_CHALLENGE:_ Could you rewrite everything from "Give the correct sequence of" down to the end of the items, swapping "nearer" for "closer" and changing nothing else? Leave the pictures out.

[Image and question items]
++++++++++++++++++++

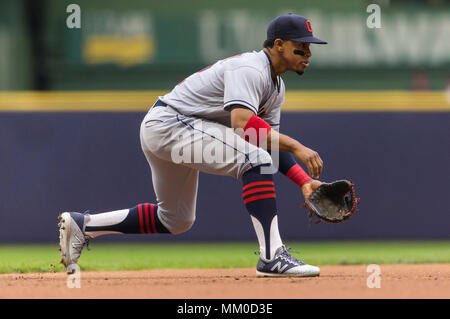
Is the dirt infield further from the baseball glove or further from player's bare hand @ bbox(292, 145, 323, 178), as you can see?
player's bare hand @ bbox(292, 145, 323, 178)

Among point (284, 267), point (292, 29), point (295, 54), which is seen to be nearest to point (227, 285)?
point (284, 267)

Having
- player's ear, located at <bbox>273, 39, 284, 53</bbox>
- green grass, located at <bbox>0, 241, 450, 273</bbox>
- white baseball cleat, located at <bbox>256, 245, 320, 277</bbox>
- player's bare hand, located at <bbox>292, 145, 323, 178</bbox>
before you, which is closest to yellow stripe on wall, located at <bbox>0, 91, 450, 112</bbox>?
green grass, located at <bbox>0, 241, 450, 273</bbox>

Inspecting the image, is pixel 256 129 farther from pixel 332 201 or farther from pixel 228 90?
pixel 332 201

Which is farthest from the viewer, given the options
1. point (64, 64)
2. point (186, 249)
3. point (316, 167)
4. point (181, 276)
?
point (64, 64)

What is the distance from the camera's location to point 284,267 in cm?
420

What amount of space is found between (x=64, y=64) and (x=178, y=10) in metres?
1.84

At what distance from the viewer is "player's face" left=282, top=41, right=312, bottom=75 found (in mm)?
4238

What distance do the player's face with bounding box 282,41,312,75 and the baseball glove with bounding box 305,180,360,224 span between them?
0.64 meters

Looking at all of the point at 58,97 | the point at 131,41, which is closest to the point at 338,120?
the point at 58,97

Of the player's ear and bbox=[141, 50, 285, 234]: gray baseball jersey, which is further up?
the player's ear

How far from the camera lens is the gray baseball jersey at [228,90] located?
4082 mm

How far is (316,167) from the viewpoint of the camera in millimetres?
3984

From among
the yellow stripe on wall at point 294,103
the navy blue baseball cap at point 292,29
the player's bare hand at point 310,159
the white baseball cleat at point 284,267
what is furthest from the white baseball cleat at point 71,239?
the yellow stripe on wall at point 294,103

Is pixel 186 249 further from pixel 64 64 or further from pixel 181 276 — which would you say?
pixel 64 64
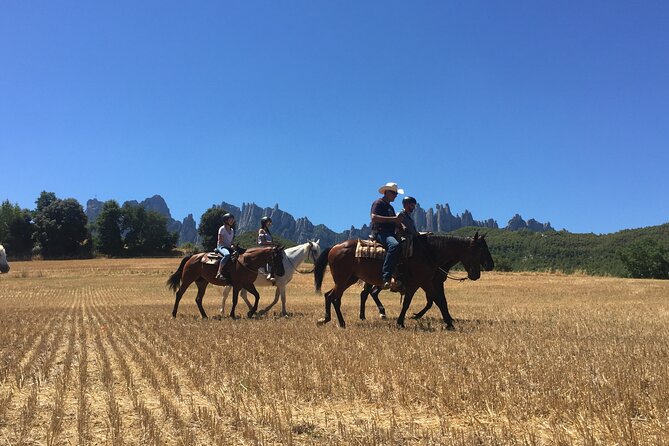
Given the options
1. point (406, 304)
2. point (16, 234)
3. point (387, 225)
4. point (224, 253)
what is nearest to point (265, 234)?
point (224, 253)

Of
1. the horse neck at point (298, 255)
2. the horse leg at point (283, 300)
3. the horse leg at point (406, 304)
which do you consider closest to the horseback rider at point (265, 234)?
the horse leg at point (283, 300)

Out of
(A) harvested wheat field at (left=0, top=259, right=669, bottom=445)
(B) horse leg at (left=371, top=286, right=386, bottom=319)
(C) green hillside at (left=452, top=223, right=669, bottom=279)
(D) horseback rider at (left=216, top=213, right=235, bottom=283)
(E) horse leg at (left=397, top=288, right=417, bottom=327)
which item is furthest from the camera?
(C) green hillside at (left=452, top=223, right=669, bottom=279)

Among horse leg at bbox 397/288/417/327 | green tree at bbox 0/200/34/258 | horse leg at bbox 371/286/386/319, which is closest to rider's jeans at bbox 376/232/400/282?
horse leg at bbox 397/288/417/327

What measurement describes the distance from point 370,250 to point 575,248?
2994 inches

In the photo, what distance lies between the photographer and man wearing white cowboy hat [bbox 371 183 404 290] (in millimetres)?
9820

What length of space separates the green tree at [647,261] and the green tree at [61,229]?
3202 inches

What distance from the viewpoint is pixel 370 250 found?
10344mm

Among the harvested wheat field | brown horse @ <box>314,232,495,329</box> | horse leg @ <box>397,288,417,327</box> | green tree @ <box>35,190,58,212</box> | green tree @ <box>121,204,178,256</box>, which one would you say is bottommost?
the harvested wheat field

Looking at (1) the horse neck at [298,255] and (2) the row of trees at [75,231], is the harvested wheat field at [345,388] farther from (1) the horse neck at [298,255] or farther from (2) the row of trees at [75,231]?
(2) the row of trees at [75,231]

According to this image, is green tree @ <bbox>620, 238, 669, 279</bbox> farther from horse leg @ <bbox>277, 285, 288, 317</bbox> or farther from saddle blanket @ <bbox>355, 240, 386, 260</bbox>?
saddle blanket @ <bbox>355, 240, 386, 260</bbox>

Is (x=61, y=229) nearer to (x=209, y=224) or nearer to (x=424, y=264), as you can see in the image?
(x=209, y=224)

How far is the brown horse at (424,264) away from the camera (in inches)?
391

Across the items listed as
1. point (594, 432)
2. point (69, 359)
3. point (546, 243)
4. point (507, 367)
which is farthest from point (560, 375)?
point (546, 243)

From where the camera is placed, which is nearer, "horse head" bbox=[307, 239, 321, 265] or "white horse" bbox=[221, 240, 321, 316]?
"white horse" bbox=[221, 240, 321, 316]
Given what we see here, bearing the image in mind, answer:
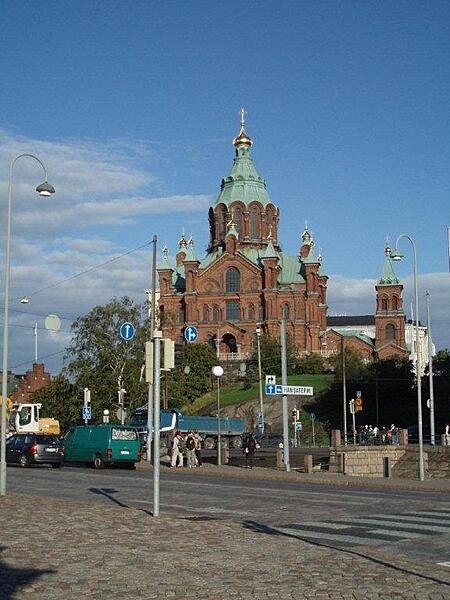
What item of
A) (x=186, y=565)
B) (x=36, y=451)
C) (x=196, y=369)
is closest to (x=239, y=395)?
(x=196, y=369)

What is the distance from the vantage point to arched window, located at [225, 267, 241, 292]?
118688 millimetres

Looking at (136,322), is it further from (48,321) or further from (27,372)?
(27,372)

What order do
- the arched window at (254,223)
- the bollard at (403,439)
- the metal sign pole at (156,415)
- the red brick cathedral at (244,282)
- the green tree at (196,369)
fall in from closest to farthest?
the metal sign pole at (156,415)
the bollard at (403,439)
the green tree at (196,369)
the red brick cathedral at (244,282)
the arched window at (254,223)

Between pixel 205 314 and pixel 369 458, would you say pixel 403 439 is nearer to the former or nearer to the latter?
pixel 369 458

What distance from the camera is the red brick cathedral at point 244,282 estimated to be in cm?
11606

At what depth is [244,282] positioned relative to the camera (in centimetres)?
11819

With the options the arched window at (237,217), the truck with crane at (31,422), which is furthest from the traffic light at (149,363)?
the arched window at (237,217)

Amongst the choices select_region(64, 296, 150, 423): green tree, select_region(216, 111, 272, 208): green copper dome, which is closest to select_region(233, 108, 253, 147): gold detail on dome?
select_region(216, 111, 272, 208): green copper dome

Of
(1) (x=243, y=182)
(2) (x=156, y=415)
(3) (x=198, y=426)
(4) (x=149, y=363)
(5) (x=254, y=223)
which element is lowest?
(2) (x=156, y=415)

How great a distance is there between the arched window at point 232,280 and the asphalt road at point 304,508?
283 feet

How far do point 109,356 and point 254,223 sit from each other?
184 ft

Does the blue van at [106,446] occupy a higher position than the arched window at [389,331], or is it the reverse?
the arched window at [389,331]

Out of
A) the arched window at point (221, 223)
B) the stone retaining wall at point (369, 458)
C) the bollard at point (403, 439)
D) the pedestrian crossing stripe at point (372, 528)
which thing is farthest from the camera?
the arched window at point (221, 223)

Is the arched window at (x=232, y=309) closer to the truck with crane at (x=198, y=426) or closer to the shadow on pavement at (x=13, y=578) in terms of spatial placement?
the truck with crane at (x=198, y=426)
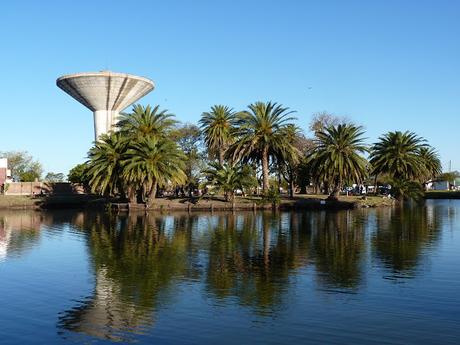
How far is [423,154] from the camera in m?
109

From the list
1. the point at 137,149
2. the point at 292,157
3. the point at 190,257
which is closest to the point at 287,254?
the point at 190,257

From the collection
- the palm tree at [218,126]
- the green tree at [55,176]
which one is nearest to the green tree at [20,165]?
the green tree at [55,176]

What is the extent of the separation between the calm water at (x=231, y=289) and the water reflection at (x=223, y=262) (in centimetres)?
6

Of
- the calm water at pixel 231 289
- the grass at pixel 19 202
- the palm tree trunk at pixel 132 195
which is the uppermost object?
the palm tree trunk at pixel 132 195

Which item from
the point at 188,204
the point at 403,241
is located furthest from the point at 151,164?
the point at 403,241

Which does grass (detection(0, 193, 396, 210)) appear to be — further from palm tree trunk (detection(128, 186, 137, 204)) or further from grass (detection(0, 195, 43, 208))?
palm tree trunk (detection(128, 186, 137, 204))

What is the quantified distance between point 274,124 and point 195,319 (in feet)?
189

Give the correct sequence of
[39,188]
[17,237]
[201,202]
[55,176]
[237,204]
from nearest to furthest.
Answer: [17,237] → [237,204] → [201,202] → [39,188] → [55,176]

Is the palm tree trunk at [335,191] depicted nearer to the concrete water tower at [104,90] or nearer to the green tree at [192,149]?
the green tree at [192,149]

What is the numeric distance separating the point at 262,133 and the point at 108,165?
20955mm

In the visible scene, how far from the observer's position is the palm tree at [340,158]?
2767 inches

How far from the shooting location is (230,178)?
6544cm

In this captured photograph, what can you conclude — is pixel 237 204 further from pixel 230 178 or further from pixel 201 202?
pixel 201 202

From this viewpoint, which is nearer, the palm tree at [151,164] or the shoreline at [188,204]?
the palm tree at [151,164]
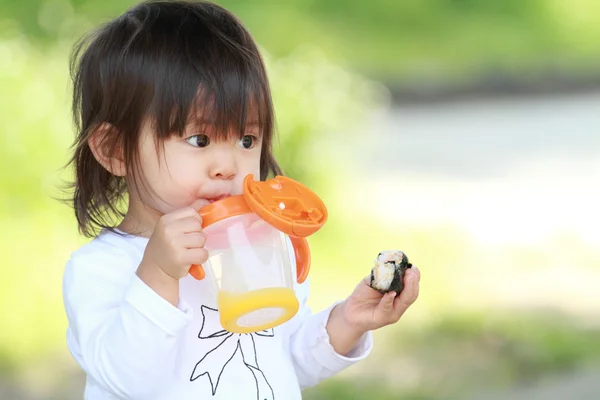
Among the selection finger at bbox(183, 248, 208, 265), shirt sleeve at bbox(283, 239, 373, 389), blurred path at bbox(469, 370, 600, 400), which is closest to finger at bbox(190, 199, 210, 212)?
finger at bbox(183, 248, 208, 265)

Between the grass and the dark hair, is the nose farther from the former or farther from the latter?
the grass

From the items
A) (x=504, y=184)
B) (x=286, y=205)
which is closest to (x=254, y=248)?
(x=286, y=205)

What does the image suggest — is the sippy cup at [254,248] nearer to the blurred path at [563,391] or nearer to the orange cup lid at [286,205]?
the orange cup lid at [286,205]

++++++++++++++++++++

_REPLY TO THE EXERCISE:_
Give the correct sequence of
[39,188]
[17,237]
[201,202]
[55,176]
[237,204]
from nearest to furthest.
Answer: [17,237] → [237,204] → [201,202] → [39,188] → [55,176]

Is the palm tree trunk at [335,191] depicted closer to the concrete water tower at [104,90] or closer to the green tree at [192,149]?
the green tree at [192,149]

What is the numeric distance separating the point at 262,133 and the point at 108,165?
20955mm

In the visible scene, how far from the observer's position is the palm tree at [340,158]?
2767 inches

How far from the shooting location is (230,178)?
6544cm

In this captured photograph, what can you conclude — is pixel 237 204 further from pixel 230 178 or further from pixel 201 202?
pixel 201 202

From this viewpoint, which is closer, the palm tree at [151,164] or the shoreline at [188,204]?
the palm tree at [151,164]
Among the selection finger at bbox(183, 248, 208, 265), shirt sleeve at bbox(283, 239, 373, 389), blurred path at bbox(469, 370, 600, 400), which is closest to finger at bbox(190, 199, 210, 212)?
finger at bbox(183, 248, 208, 265)

Between the grass and the dark hair, is the nose farther from the former or farther from the latter?
the grass

From the items
A) (x=504, y=184)
B) (x=286, y=205)
which is closest to (x=254, y=248)?
(x=286, y=205)

What does the image suggest — is the sippy cup at [254,248] closer to the blurred path at [563,391] or closer to the orange cup lid at [286,205]?
the orange cup lid at [286,205]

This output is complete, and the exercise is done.